Esta tendência tem de ser invertida, com medidas que incentivem a natalidade. A começar pelos nossos municípios, que estão na primeira linha, que têm deser empreendedores de modo a atrair empresas que gerem empregos qualificados, territórios de baixa tributação, educação de qualidade aumentando a autonomia da escola, níveis de segurança elevados, cuidados de saúde rápidos e eficazes, acompanhamento dos menos jovens, como parte integrante de uma qualidade de vida condigna que se quer para todos.

O que temos são baixos salários, uma educação condicionada e dirigista, a impossibilidade de aceder à habitação, devido às condições de acesso ao crédito… são milhentas as razões. Uma delas, e de enorme importância, é que as novas gerações não percepcionam poder ter uma vida melhor do que os seus pais tiveram. Esta herança que passamos é terrível e devia, no mínimo, envergonhar-nos.

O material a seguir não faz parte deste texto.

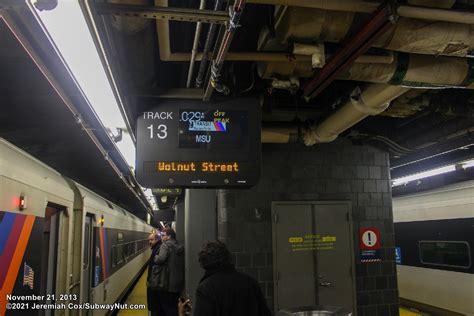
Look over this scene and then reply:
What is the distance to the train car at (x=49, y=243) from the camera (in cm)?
284

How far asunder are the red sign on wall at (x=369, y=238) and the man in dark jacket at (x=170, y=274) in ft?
8.17

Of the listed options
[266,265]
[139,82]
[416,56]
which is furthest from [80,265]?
[416,56]

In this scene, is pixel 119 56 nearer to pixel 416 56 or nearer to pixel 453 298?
pixel 416 56

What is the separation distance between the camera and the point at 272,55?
291cm

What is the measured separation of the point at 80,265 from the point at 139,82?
2767 mm

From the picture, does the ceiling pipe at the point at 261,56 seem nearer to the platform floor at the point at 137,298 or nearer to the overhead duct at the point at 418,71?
the overhead duct at the point at 418,71

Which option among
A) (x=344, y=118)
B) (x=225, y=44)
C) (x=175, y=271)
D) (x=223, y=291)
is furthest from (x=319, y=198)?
(x=225, y=44)

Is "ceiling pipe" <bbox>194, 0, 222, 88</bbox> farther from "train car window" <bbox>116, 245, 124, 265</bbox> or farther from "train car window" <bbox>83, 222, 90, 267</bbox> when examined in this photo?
"train car window" <bbox>116, 245, 124, 265</bbox>

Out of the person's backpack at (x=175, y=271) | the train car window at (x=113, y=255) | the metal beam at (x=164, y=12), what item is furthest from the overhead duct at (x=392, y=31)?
the train car window at (x=113, y=255)

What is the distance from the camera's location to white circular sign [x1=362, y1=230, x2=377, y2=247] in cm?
570

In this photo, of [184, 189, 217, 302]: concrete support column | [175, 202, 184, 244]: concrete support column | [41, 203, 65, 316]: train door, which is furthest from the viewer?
[175, 202, 184, 244]: concrete support column

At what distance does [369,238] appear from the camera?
18.8ft

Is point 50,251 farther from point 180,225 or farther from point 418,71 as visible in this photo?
point 180,225

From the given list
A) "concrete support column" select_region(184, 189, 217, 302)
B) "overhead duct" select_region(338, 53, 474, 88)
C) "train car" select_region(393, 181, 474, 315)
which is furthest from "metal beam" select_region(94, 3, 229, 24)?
"train car" select_region(393, 181, 474, 315)
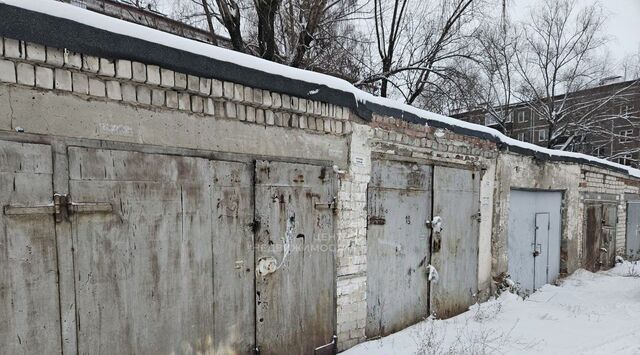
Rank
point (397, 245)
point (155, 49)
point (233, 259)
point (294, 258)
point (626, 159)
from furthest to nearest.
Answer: point (626, 159) < point (397, 245) < point (294, 258) < point (233, 259) < point (155, 49)

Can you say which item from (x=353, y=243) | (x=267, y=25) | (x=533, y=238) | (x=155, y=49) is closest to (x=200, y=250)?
(x=155, y=49)

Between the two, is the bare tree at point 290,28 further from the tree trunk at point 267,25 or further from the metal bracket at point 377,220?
the metal bracket at point 377,220

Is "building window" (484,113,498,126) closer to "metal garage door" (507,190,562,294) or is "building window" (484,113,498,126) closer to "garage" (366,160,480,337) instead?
"metal garage door" (507,190,562,294)

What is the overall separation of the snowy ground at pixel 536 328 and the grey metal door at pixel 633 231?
15.5 ft

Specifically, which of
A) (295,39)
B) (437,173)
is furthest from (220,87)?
(295,39)

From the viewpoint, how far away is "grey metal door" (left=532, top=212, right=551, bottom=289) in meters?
6.88

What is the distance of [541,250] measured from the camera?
703 cm

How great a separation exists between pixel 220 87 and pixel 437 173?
3110 mm

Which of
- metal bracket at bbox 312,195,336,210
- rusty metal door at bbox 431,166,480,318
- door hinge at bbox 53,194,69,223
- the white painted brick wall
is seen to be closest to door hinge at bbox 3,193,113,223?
door hinge at bbox 53,194,69,223

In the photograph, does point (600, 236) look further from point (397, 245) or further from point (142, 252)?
point (142, 252)

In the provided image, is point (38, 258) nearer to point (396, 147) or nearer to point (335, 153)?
point (335, 153)

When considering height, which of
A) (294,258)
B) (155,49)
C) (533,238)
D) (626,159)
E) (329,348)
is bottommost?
(329,348)

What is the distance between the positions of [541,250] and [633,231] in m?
5.85

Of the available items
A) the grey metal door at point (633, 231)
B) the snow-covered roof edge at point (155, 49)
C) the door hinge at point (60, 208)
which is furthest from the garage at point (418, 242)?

6. Por razões que só os defensores da “realpolitik” conseguem perceber, pouco se fala do bárbaro genocídio cometido pelo sangrento regime chinês. São uyghures, kazakhs e outros povos de origem turca, que professam o islamismo, na província de Xinjiang. Assassinatos, guetos, prisões arbitrárias, violações, tortura, trabalho forçado, campos de concentração e de reeducação por onde já passaram mais de um milhão de uyghures. O mundo assobia para o ar e, como Pilatos, lava as mãos como se nada se pudesse fazer contra os comunistas do Império do Meio.

Os responsáveis por tudo isto têm nomes e rostos: Xi Jinping, presidente chinês e o seu comparsa chefe do Partido Comunista Chinês na província, Chen Quanguo.

Já alguém ouviu falar nos Xinjiang Papers? São um conjunto de documentos, que perfazem 403 páginas, onde o que vai acima fica provado. Documentos secretos, fornecidos por um membro do “establishment” político chinês que permanece no anonimato, e que têm sido tratados com muito cuidado para que a sua identidade se mantenha secreta.

Estes documentos provam que o genocídio é deliberado, o resultado de uma definição política. Xi Jinping e a sua clique são os responsáveis pelas ordens de destruição de um povo, da sua língua (que foi proibida), da sua cultura, tradições, sonhos e esperanças.

O comunismo mata. E a única cura é a liberdade.

7. Na semana em que o “passageiro” se demitiu, andaram as redes sociais num frenesim liberal: eles eram os neoliberais, os ultraliberais, os superliberais, os anarcoliberais, etc. Eu cá senti-me “supercalifragilisticexpialiberal”.